DOCUMENT EXTRACT:
──────────────────────────────
One of the most revered individuals in the history of Texas A&M University is Brig. Gen. Lawrence Sullivan Ross, CSA (Ret.), a former “Indian killer” and Confederate general who is widely accepted as being responsible for ordering the Civil War-era cold-blooded murder of African American troops serving in the U.S. Army who had been taken prisoner outside Yazoo City, Mississippi, in February 1864. For this reason, and many others, southern wartime papers pridefully referred to Ross as “the gallant Texas negro killer,” a name that stays with him to this day. Seen by his contemporaries as "a lying four flusher," Ross was held in low esteem by many who knew him well. [1]

Sul Ross "The Gallant Texas Negro Killer"

Brig. Gen. Lawrence Sullivan Ross, CSA (Ret.)
Ross’ motivations for engaging in warfare against Native Americans from 1858-1861, and against the United States Constitution from 1861-1865, have been claimed by his supporters to be supremely virtuous and honorable. In reality, Ross’ motivations were clearly summed up in a 1920s-era biography of Ross written by his daughter, Elizabeth "Bessie" R. Clarke[2]. Clarke states unequivocally that Lawrence Sullivan Ross’ military actions were driven by one ambition — to establish the supremacy of the white man. Hence, it is from his own direct flesh and blood that we know Lawrence Sullivan Ross killed people of color because he was a white supremacist.
──────────────────────────────
SUPPLIED DATA:
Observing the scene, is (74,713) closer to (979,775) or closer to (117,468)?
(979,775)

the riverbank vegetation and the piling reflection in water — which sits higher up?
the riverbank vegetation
──────────────────────────────
WORK REQUEST: Write the next part of the piece about Lawrence Sullivan Ross and Texas A&M, picking up right after its final sentence.

ANSWER BOX:
Elizabeth "Bessie" R. Clarke foreword
Today, many on the Texas A&M campus openly worship and venerate the memory of Sul Ross and what he stood for. To say the least, it is not a stretch to identify those who worship, venerate, or lay themselves prostrate before idols created in Ross’ image (or venerate “what Ross stood for") as also being white supremacists.

In 1886 Ross, the white supremacist candidate for Texas governor, prevailed in an election as corrupt as one could imagine. Ross’ election sowed the seeds of the Jim Crow era in Texas and lead directly to the disenfranchisement of Blacks at the state level until the U.S. Supreme Court mandated massive change in Texas elections starting in the 1950s. It was while Ross was governor that racially segregated rail cars became state law. During Ross’ governorship, Blacks were excluded from state organizations such as the State Medical Association because of a strictly enforced requirement for all applicants to be white. Public lynchings, racial cleansing, election fraud, and judicial misconduct characterized the era of Ross’ public “leadership.”

Sul Ross - "Gallant Texas Negro Killer"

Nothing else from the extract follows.